Analysts widely predicted a trade surplus of more than 500
million ringgit (US$200 million) for December when announced by
Deputy Prime Minister Anwar Ibrahim, who is also finance
minister.
The Finance Ministry's secretary-general Clifford Herbert said
Tuesday Anwar would announce the trade statistics this week and
that "there is nothing to be alarmed about."
The current account position is also well within our control,
Herbert added.
Foreign analysts and fund managers, who have been concerned
with Malaysia's wide current account deficit, were keenly
awaiting the release of December trade data to gauge Malaysia's
economic health.
Talk of better trade figures since last week has fueled a
rally on the Malaysian bourse, with the composite index, the key
market barometer, surging 17.49 points to a new 16-month high
Tuesday to 1,124.39.
Analysts said the trade deficit for the whole of 1995 was
expected to be 9. 3 billion ringgit, much lower than the
Treasury's own forecast of 9.6 billion ringgit and better than
earlier predictions by private economists.

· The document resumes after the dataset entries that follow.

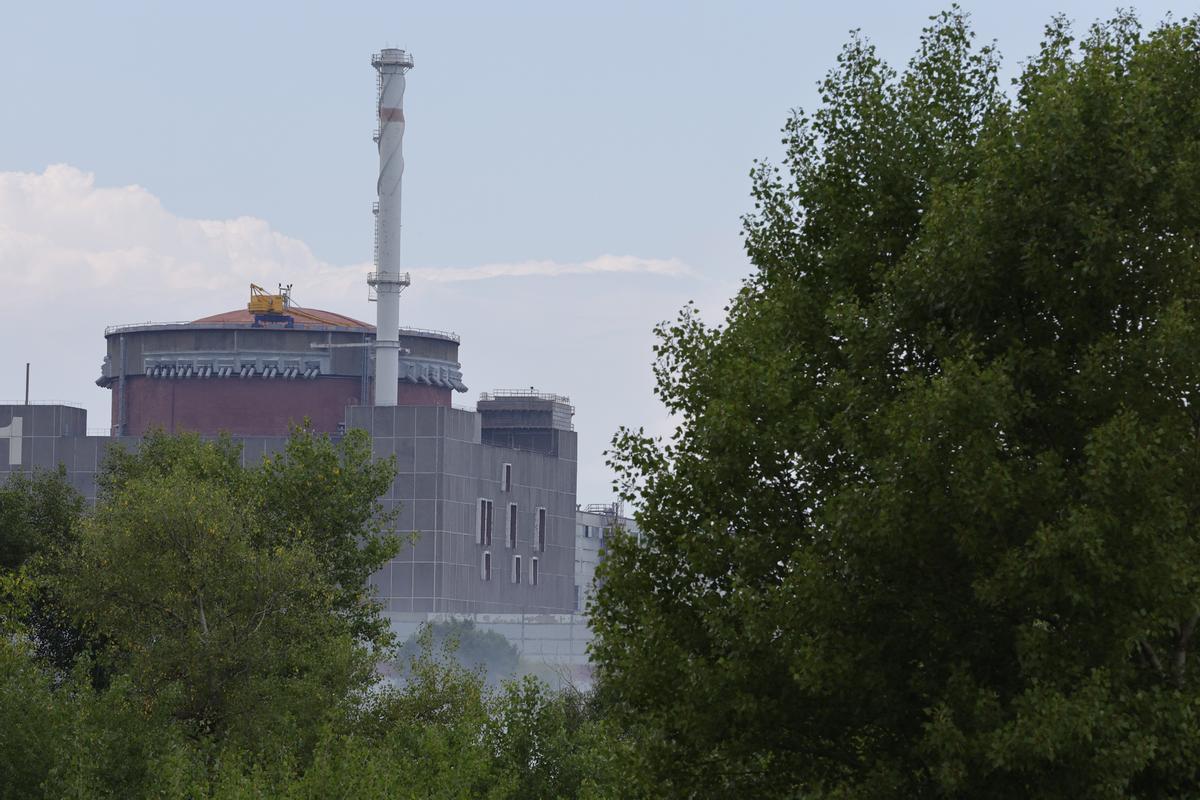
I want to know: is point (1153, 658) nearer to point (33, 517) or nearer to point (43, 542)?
point (43, 542)

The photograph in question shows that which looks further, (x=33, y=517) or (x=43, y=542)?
(x=33, y=517)

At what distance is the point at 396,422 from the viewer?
141 m

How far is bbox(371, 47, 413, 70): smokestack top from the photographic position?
142750 mm

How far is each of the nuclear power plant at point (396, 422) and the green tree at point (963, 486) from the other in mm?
114255

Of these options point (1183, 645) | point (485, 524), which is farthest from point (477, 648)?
point (1183, 645)

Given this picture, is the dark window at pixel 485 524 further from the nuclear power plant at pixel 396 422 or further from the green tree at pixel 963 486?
the green tree at pixel 963 486

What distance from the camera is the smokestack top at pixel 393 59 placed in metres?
143

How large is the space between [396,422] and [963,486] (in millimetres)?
123936

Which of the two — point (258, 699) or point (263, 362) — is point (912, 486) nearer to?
point (258, 699)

This would also improve the forecast for Malaysia's
problematic current account deficit to 17.5 billion ringgit
against the Treasury's projection of 18.2 billion ringgit for
1995, analysts said.
In 1994, Malaysia saw a trade deficit of 2.2 billion ringgit
and a current account deficit of 11 billion ringgit.
"In 1996, we expect to see a further improvement of the trade
deficit to 2. 5 billion ringgit and a narrowing of the current
account deficit to 15 billion ringgit," an analyst with a foreign
research house said.
Inflation-control is expected to be the main focus this year
as the multiplier effect coming through consumers in the wake of
higher tariffs for telephone services, power and highway toll
could put pressure on prices, analysts said.
The sharp growth in loans last year of above 20 percent amid
the continued robust economic growth that has averaged above
eight percent since 1987 will further fuel inflation, they said.
The government is expected to allow domestic interest rates to
rise by another 75-to-100 basis points by the year-end from the
current average of 7. 20 percent, they said.